=== Supplied records ===
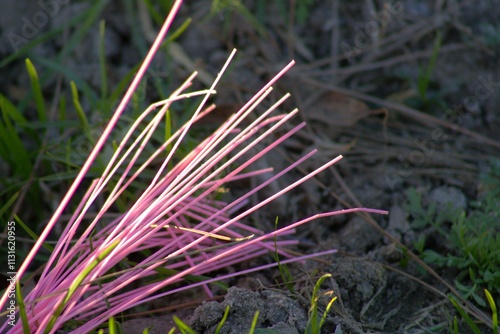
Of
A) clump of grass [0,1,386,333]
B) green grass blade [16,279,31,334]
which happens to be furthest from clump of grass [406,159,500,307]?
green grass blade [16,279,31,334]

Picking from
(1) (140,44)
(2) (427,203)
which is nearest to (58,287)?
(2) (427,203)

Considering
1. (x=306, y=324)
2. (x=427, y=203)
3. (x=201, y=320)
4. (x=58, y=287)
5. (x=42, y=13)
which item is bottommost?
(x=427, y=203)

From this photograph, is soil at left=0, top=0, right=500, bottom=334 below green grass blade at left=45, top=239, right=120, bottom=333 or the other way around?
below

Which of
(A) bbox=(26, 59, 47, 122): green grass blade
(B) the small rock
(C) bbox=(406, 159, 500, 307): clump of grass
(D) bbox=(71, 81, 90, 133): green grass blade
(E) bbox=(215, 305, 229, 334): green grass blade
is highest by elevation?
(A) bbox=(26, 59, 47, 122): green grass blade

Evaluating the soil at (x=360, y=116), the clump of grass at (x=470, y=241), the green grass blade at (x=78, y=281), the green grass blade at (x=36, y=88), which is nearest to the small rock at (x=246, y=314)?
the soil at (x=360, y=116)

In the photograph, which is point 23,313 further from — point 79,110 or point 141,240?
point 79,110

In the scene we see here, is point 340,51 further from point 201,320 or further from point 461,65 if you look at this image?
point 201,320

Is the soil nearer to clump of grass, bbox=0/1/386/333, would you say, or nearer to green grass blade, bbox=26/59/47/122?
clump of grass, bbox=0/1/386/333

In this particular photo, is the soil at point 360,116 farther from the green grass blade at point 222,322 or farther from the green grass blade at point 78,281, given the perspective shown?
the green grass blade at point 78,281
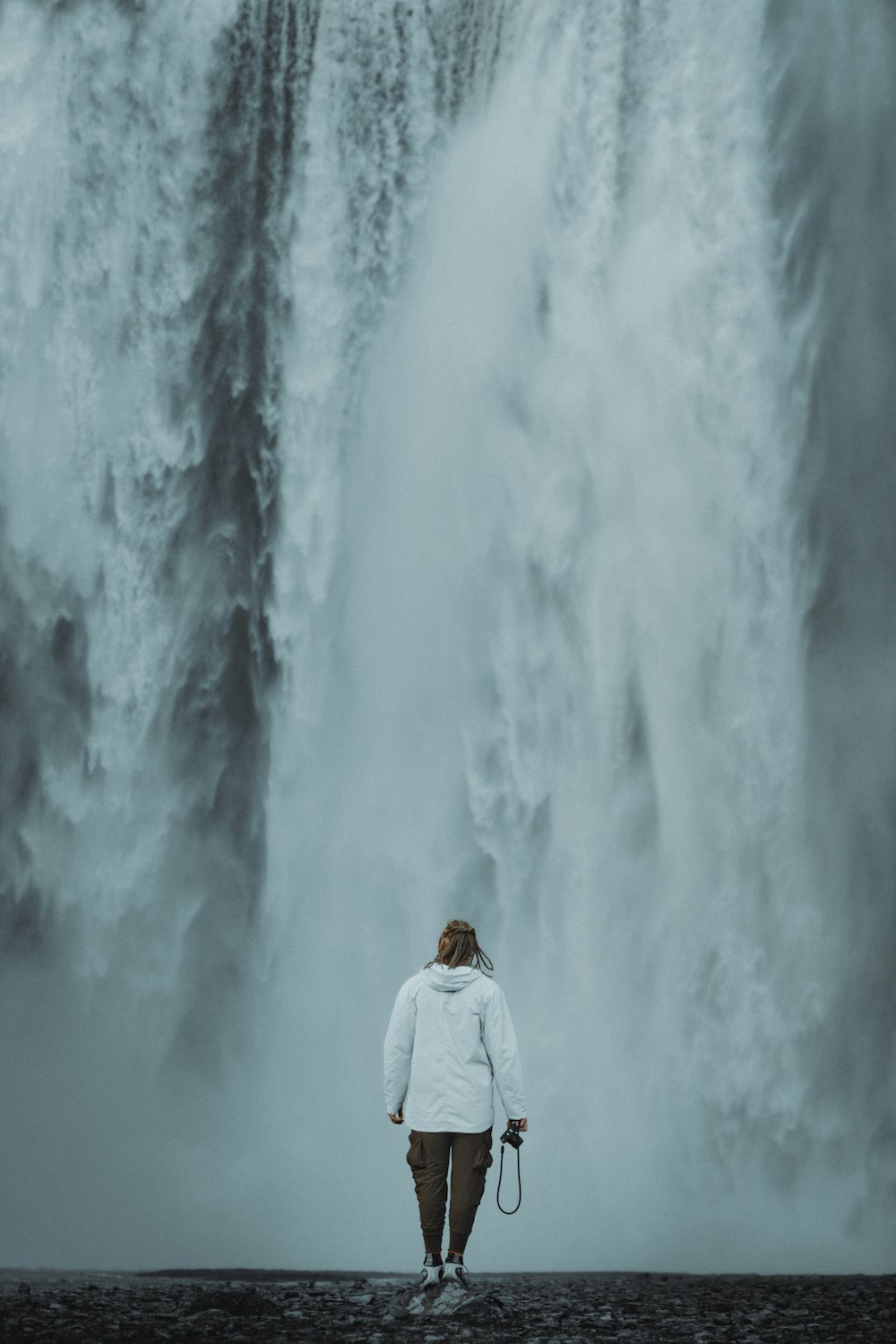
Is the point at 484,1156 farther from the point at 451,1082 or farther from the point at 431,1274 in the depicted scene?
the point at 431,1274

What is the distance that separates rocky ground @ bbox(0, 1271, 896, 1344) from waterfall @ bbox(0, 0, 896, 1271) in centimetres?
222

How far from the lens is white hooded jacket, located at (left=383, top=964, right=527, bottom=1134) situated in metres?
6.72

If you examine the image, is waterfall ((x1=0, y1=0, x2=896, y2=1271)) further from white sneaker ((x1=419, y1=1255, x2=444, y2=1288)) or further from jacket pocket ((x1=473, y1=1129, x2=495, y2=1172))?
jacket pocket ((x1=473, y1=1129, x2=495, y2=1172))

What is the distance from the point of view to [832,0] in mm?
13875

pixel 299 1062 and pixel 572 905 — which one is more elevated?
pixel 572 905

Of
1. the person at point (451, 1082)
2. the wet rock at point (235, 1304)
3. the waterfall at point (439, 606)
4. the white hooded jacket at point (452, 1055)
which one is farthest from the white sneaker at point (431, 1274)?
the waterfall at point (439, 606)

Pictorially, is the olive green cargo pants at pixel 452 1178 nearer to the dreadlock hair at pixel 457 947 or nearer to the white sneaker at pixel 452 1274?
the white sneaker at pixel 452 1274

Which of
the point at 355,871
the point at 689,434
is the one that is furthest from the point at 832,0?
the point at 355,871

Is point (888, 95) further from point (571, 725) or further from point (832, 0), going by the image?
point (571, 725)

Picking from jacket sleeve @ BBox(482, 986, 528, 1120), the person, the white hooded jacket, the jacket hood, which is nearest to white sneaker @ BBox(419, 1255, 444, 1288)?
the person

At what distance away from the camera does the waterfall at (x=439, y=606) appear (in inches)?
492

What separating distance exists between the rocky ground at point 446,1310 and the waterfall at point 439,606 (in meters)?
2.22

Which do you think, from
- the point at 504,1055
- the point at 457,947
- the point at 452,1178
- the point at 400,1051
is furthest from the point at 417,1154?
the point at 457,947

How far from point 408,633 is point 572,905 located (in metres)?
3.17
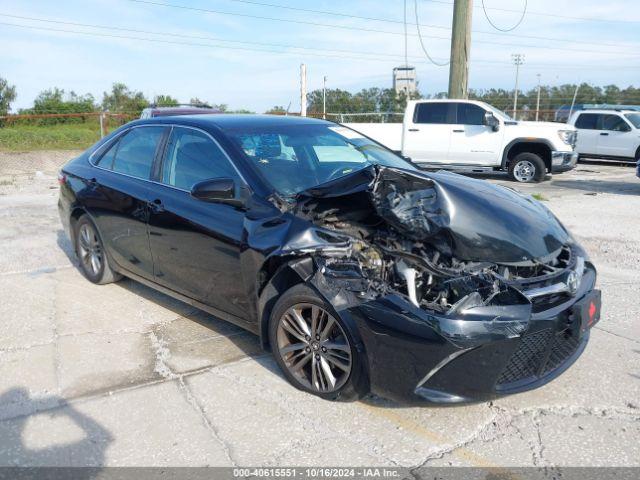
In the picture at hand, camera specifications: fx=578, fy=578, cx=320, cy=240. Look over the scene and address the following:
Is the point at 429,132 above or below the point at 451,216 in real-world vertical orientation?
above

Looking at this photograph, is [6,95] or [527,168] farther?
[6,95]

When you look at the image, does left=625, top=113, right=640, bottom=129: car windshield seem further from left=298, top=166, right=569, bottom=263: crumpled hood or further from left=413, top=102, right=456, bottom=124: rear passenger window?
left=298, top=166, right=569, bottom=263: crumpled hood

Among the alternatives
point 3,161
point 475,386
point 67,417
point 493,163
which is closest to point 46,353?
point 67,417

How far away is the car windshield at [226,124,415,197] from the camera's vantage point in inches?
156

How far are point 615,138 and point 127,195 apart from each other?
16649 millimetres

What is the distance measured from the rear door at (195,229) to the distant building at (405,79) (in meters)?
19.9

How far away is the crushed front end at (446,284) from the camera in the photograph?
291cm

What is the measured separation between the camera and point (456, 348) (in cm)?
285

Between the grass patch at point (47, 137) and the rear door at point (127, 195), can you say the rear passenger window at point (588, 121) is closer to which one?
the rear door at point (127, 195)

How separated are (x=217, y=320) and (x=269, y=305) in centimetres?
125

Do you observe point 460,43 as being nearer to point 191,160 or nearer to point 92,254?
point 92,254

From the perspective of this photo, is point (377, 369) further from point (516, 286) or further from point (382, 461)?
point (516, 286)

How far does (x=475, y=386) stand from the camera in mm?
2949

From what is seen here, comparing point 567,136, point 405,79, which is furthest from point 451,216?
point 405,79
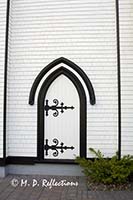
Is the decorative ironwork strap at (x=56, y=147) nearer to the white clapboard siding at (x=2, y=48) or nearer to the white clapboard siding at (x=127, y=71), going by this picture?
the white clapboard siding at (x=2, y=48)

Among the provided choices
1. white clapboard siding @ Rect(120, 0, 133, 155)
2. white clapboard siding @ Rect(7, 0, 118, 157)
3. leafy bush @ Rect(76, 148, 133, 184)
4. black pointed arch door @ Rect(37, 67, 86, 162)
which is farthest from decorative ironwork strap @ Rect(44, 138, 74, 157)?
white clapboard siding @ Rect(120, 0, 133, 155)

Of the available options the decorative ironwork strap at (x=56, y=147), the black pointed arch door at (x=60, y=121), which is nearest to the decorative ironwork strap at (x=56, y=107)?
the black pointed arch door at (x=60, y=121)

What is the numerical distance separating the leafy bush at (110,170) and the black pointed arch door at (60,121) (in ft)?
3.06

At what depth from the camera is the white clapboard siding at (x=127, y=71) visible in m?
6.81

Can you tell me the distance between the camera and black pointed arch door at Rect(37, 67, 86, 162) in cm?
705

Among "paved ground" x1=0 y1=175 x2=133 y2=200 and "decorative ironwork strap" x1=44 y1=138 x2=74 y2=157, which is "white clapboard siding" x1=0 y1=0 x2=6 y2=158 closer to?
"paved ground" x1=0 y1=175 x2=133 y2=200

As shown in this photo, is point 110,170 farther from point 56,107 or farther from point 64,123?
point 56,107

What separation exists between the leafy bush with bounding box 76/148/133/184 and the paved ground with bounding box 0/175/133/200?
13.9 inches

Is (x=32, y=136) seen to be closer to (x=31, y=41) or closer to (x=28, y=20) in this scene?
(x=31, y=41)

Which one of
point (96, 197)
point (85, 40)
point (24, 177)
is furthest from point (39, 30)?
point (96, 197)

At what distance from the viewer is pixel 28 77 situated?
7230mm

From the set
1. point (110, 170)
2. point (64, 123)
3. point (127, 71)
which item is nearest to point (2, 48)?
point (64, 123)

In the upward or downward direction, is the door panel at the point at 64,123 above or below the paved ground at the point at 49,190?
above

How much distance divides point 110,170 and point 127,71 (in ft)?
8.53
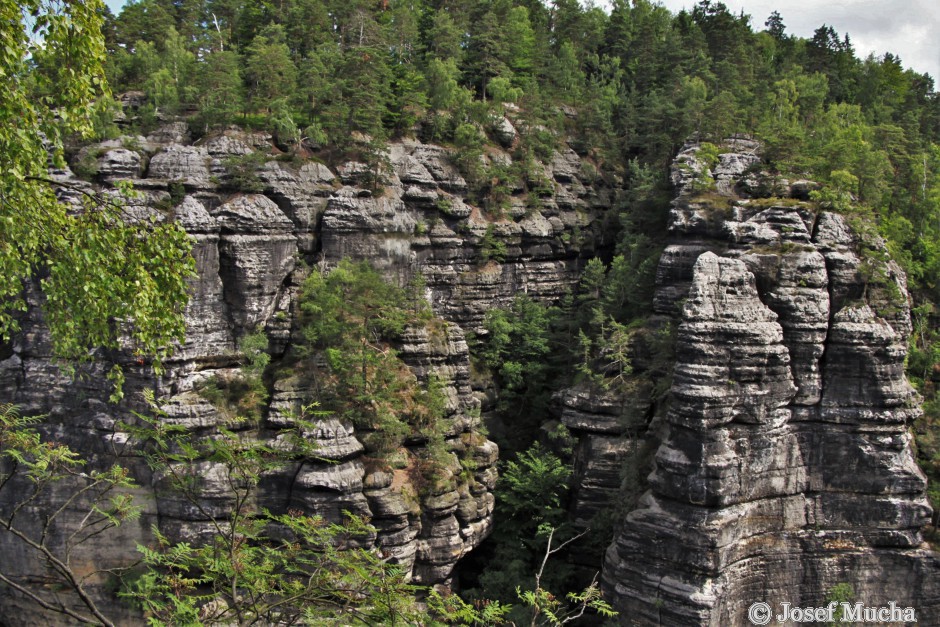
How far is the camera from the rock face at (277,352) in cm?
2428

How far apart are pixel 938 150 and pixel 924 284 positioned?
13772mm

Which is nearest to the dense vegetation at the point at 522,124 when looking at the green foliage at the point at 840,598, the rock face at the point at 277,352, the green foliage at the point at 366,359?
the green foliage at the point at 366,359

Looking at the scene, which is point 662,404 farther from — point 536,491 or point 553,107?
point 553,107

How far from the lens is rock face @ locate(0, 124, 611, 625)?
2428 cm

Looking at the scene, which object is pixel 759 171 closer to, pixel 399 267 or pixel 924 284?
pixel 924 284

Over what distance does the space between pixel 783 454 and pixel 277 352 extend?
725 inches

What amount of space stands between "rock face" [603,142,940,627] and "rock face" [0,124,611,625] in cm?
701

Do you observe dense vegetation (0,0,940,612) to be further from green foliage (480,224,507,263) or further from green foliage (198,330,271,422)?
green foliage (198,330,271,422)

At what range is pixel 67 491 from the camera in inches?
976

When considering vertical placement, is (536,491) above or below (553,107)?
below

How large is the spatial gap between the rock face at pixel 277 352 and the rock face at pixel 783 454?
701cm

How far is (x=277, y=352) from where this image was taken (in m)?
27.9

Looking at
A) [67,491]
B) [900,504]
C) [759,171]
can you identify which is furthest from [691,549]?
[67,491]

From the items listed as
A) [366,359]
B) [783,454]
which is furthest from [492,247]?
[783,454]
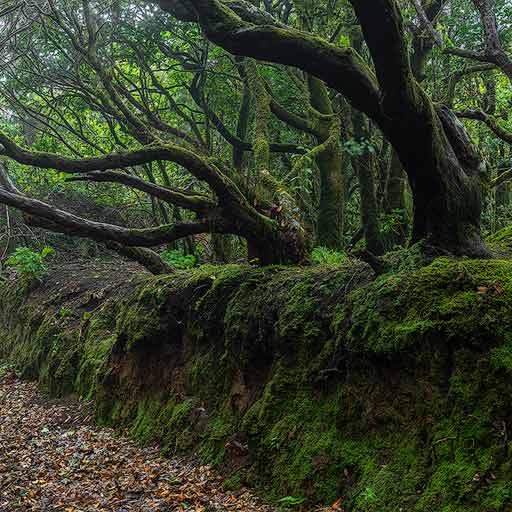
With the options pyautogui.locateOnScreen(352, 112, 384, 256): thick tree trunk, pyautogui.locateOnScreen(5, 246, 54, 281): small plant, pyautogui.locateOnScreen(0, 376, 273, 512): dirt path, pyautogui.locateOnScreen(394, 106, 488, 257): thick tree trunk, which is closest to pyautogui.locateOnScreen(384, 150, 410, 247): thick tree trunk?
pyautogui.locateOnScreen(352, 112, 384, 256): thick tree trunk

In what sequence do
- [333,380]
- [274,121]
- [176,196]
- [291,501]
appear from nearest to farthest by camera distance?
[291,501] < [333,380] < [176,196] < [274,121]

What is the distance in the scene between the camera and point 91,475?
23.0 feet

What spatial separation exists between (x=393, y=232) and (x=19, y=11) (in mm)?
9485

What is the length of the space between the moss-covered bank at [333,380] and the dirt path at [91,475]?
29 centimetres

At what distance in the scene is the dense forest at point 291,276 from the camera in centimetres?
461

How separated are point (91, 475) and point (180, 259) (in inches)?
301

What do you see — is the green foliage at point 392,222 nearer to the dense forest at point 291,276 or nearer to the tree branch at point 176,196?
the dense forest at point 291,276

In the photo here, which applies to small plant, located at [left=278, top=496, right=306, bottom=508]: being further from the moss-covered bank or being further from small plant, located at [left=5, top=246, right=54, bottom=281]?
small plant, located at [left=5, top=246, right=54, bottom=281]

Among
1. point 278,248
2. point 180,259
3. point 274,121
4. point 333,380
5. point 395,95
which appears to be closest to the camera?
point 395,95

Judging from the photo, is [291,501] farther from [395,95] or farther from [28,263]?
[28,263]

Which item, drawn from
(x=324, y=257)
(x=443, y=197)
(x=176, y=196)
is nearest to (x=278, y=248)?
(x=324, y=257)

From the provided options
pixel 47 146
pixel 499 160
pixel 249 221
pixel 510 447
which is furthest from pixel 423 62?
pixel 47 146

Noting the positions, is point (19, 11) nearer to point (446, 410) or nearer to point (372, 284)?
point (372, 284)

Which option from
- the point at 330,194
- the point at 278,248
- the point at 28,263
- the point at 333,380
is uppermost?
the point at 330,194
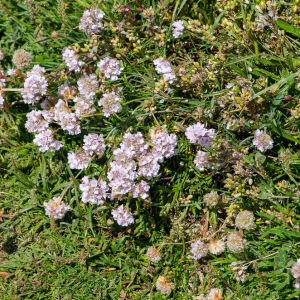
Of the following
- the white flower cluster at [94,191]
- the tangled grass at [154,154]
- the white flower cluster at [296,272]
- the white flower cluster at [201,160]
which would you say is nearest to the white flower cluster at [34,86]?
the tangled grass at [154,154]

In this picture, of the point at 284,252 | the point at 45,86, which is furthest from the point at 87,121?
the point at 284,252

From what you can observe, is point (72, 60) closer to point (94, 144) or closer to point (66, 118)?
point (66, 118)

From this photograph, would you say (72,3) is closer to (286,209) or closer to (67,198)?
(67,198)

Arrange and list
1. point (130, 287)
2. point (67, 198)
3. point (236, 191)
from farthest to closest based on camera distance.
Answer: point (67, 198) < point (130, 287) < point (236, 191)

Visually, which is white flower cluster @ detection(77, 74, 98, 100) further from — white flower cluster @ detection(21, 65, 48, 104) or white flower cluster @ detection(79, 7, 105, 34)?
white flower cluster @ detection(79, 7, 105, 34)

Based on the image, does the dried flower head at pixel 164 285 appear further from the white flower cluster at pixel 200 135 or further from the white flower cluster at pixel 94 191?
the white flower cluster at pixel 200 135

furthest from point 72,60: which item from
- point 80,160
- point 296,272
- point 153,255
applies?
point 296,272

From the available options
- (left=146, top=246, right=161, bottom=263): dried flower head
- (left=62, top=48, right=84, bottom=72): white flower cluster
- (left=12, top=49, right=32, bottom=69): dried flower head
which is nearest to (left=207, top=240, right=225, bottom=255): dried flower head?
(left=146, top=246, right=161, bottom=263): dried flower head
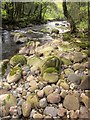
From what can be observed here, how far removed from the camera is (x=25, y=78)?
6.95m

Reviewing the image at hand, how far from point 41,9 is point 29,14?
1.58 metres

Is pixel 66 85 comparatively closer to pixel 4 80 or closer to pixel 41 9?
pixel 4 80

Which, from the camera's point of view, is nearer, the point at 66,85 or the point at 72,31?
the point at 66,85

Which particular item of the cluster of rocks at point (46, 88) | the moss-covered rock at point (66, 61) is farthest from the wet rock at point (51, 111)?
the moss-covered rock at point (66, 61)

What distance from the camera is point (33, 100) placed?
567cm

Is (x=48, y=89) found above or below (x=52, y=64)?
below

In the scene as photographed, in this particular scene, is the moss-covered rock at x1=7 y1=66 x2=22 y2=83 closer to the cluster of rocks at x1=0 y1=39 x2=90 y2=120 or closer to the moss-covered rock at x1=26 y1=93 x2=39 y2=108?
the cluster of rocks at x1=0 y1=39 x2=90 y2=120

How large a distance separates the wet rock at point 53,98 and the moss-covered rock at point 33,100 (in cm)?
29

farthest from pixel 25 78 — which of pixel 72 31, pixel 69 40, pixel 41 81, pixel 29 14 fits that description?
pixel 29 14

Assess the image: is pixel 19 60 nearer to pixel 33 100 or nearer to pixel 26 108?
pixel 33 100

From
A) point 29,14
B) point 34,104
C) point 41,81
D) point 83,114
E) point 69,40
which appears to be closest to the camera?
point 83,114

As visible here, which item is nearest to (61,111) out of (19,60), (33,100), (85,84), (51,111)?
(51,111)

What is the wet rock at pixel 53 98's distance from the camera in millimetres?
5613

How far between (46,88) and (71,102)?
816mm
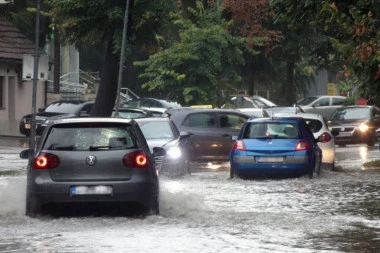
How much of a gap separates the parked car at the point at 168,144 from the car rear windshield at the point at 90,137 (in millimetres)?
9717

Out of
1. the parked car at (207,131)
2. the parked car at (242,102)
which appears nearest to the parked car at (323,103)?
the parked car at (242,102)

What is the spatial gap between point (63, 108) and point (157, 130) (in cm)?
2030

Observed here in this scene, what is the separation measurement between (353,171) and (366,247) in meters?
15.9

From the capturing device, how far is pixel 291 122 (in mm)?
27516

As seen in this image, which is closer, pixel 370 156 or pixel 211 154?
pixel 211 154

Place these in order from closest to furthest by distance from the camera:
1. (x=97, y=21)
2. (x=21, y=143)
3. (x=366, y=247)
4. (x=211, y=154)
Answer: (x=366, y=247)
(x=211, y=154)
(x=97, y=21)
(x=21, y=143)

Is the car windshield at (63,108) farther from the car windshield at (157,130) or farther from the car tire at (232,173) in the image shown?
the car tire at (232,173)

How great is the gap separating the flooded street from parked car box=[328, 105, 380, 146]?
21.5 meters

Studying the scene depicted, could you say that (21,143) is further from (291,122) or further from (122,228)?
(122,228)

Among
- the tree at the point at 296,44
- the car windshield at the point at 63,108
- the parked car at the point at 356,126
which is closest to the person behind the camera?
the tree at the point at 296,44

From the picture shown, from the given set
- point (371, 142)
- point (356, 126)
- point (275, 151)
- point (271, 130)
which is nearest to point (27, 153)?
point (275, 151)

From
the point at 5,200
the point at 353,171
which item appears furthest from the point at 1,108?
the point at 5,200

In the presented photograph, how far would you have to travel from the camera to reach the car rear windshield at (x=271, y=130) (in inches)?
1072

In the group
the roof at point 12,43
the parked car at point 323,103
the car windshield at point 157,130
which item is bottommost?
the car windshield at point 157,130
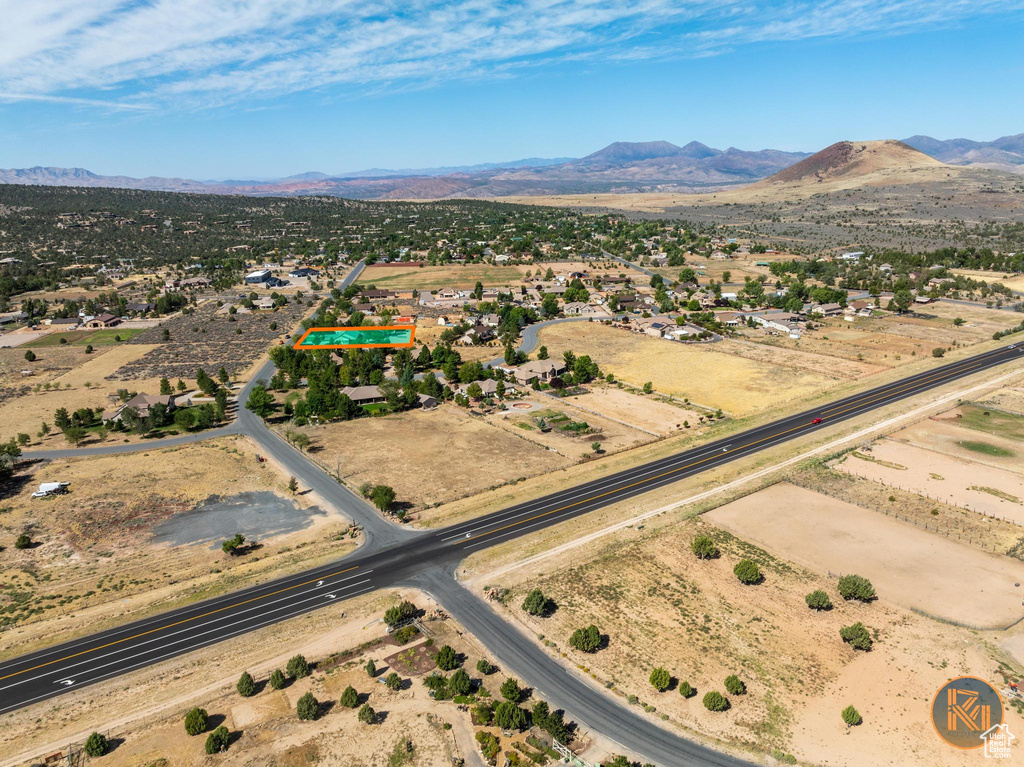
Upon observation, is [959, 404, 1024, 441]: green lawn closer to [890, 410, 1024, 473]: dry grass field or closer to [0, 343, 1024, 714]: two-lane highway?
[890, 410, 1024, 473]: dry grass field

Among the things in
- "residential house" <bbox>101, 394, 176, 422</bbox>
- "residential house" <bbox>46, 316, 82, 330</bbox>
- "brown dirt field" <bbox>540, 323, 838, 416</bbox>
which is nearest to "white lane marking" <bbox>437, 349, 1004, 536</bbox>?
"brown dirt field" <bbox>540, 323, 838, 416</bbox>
===
Goal of the exercise: Locate each line in the data above that includes the string "waterfall", treating uppercase and lowercase as different, and copy those lines out in full.

Finished exercise:
What is the distance that separates rocky ground @ bbox(0, 1271, 896, 1344) from waterfall @ bbox(0, 0, 896, 1271) in centimetres?
If you examine the image, is waterfall ((x1=0, y1=0, x2=896, y2=1271)) further from white sneaker ((x1=419, y1=1255, x2=444, y2=1288)) or further from jacket pocket ((x1=473, y1=1129, x2=495, y2=1172))?
3. the waterfall at point (439, 606)
the waterfall at point (439, 606)
At what distance away from the camera does the waterfall at (x=439, y=606) appear (in inches)?
What separating distance exists between the rocky ground at point 446,1310 and the waterfall at point 439,606 (in meters)?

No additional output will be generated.